**Spatial relation data:**
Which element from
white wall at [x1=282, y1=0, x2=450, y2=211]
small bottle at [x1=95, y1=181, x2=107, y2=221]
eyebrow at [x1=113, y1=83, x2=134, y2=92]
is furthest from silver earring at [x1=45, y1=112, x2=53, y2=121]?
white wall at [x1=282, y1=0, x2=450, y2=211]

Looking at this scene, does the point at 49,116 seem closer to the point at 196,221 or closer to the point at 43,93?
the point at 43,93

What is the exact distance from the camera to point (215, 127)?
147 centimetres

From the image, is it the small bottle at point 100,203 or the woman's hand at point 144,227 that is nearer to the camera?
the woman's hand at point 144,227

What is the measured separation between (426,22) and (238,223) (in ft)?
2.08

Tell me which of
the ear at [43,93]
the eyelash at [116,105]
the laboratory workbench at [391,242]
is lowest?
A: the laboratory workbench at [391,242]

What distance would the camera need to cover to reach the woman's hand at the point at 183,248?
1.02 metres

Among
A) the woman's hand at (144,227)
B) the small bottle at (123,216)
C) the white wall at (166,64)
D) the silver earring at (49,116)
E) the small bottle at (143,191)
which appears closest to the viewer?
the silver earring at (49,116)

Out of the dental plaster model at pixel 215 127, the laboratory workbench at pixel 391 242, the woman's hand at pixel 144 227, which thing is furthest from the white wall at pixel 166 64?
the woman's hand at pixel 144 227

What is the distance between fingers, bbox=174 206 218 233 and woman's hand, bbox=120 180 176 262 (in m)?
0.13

**Stated task:**
Turn everything from the line containing "Tell me which of" down to the end of the records into a JSON list of strings, one string per line, skipping blank lines.

**Completed task:**
[
  "Tell me which of",
  "the ear at [43,93]",
  "the eyelash at [116,105]",
  "the laboratory workbench at [391,242]",
  "is lowest?",
  "A: the laboratory workbench at [391,242]",
  "What distance would the camera need to cover to reach the woman's hand at the point at 183,248?",
  "1.02 metres",
  "Among",
  "A) the woman's hand at (144,227)",
  "B) the small bottle at (123,216)",
  "C) the white wall at (166,64)",
  "D) the silver earring at (49,116)",
  "E) the small bottle at (143,191)",
  "which appears closest to the viewer?",
  "the silver earring at (49,116)",
  "Out of the dental plaster model at pixel 215 127, the laboratory workbench at pixel 391 242, the woman's hand at pixel 144 227, which thing is furthest from the white wall at pixel 166 64?",
  "the woman's hand at pixel 144 227",
  "What is the distance between fingers, bbox=174 206 218 233 and woman's hand, bbox=120 180 176 262 (in m)?",
  "0.13"
]